Baier will at noon on Fox Nation moderate the first event from The Senate Project, in which two U.S. Senators take part in Oxford-style debates. In the first, Senator Lindsey Graham will wrangle with Senator Bernie Sanders, in a one-hour policy debate that will subsequently appear in edited form on Fox News Channel Saturday at 7 p.m. The series has been organized by the Bipartisan Policy Center, the Orrin G. Hatch Foundation, and the Edward M. Kennedy Institute for the United States Senate.

“The hope is that it starts to be sort of a rock that goes downhill to gather steam and has some really interesting discussions on both sides, people who argue passionately but then also figure out where they can get something done,” says Baier, in an interview, “It’s something that doesn’t happen too often in Washington.”

Or on many cable-news outlets, which increasingly cater to a base rather than present a broader take on the issues of the day. A long-running critique of cable-news programs of all stripes is that they feature lots of argument but not much problem solving.

The bipartisan effort comes after Fox News has been talking to Madison Avenue agencies and advertisers about its Democratic viewership. In recent months, executives at the Fox Corp.-owned unit have been telling advertisers that the network’s sizable audience includes not only conservatives, but independents and even those who tilt left. One notable effort along these lines is “The Five,” which has maintained its nod to a liberal point of view even as an influential part of Fox News’ audience has seemed to move further to the right, has been generating audiences bigger than some of  the network’s primetime shows.

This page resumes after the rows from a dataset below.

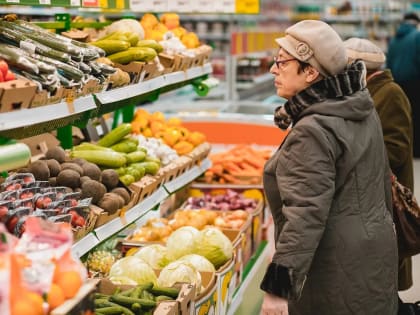 Продукты, товары и услуги, максимально подорожавшие в Мурманской области в апреле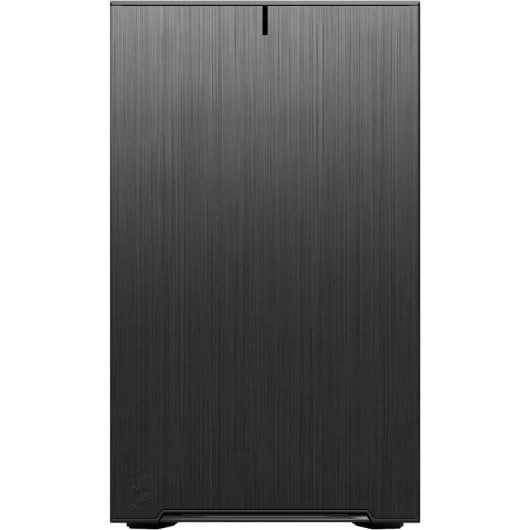 Fractal Design Define 7 Nano TG Light Tint Mini Tower USB 3.2 Negra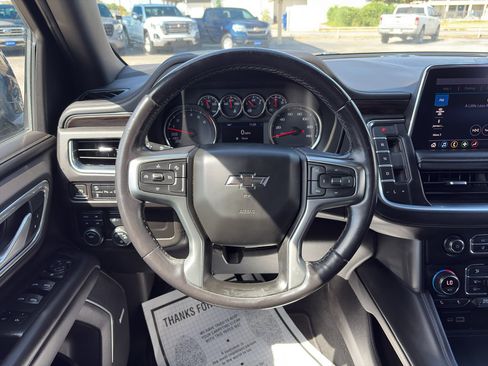 Certified 2021 Chevrolet Suburban Z71 AWD/4WD image 20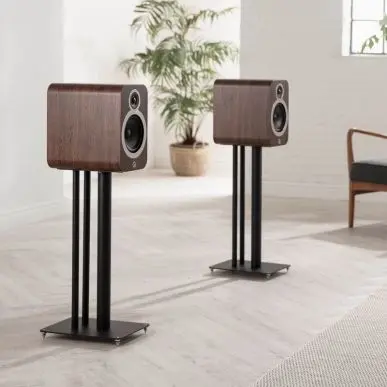Полочная акустика Q Acoustics Q3030i (QA3336) Claro Walnut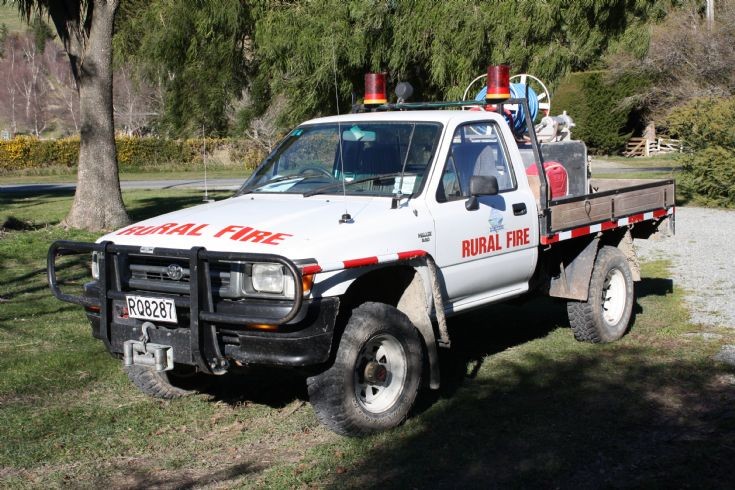 New Zealand Toyota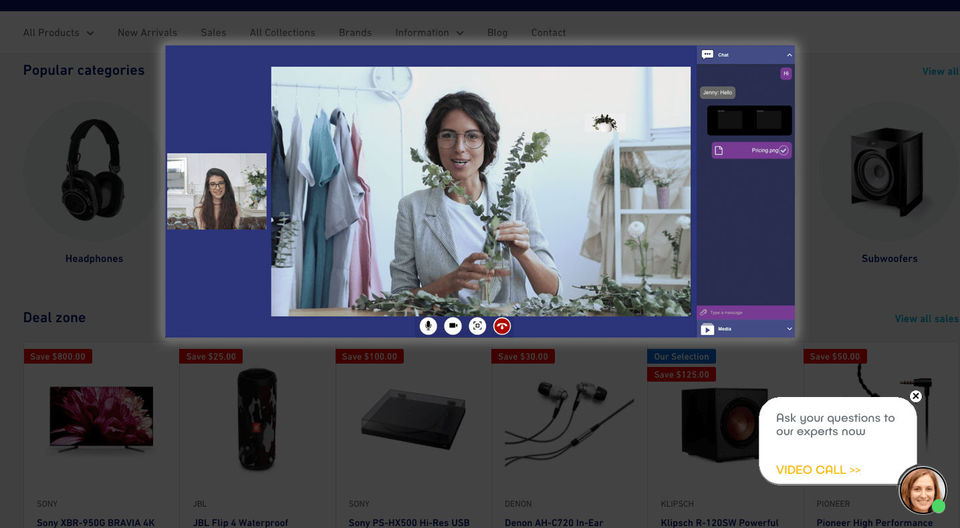 Arvia Screenshot 1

The first debate in the Senate Project series will originate from the Kennedy Institute’s full-size replica of the U.S. Senate Chamber. The second debate, hosted by the Bipartisan Policy Center, will be held in July at George Washington University, carried live and on demand across C-SPAN platforms, including streamed on C-SPAN Now. A third debate will be held by the Orrin G. Hatch Foundation in Utah this fall.

“We initiated this idea in response to what is the most serious division in this country in decades,” said Bruce A. Percelay, chairman of the board of the Edward M. Kennedy Institute, in a statement. “It is our hope that this effort will help demonstrate that compromise in the U.S. Senate is actually possible.”

“This is basically an effort to go old school, to look at the way the Senate used to work, giving people time to discuss and defend ideas, as opposed to an angry tweet or a soundbite on TV,” says Baier.

Baier will host the debate just a day after filling in on “Fox News Sunday” and covering the 1/6 Committee Hearing last Thursday with co-anchor Martha MacCallum. Fox News Media raised eyebrows by putting that coverage on Fox Business Network and leaving its more popular Fox News Channel to show its usual conservative opinion programming, spurring accusations that company wasn’t putting the event in from of the bulk of its audience.

“I get the fascination” with the scheduling says Baier, who notes that the decision to put the coverage on Fox Business was “above my pay grade.” He still wanted to cover the hearing, he says, and believed it was an important event. “There are all kinds of decisions that businesses have to make, and I understand those decisions,” he says noting that Fox News still made the coverage available on other platforms, including affiliates of the Fox broadcast network and via its digital platforms.  Fox News Channel will broadcast the Committee’s second hearing today at 10 a.m.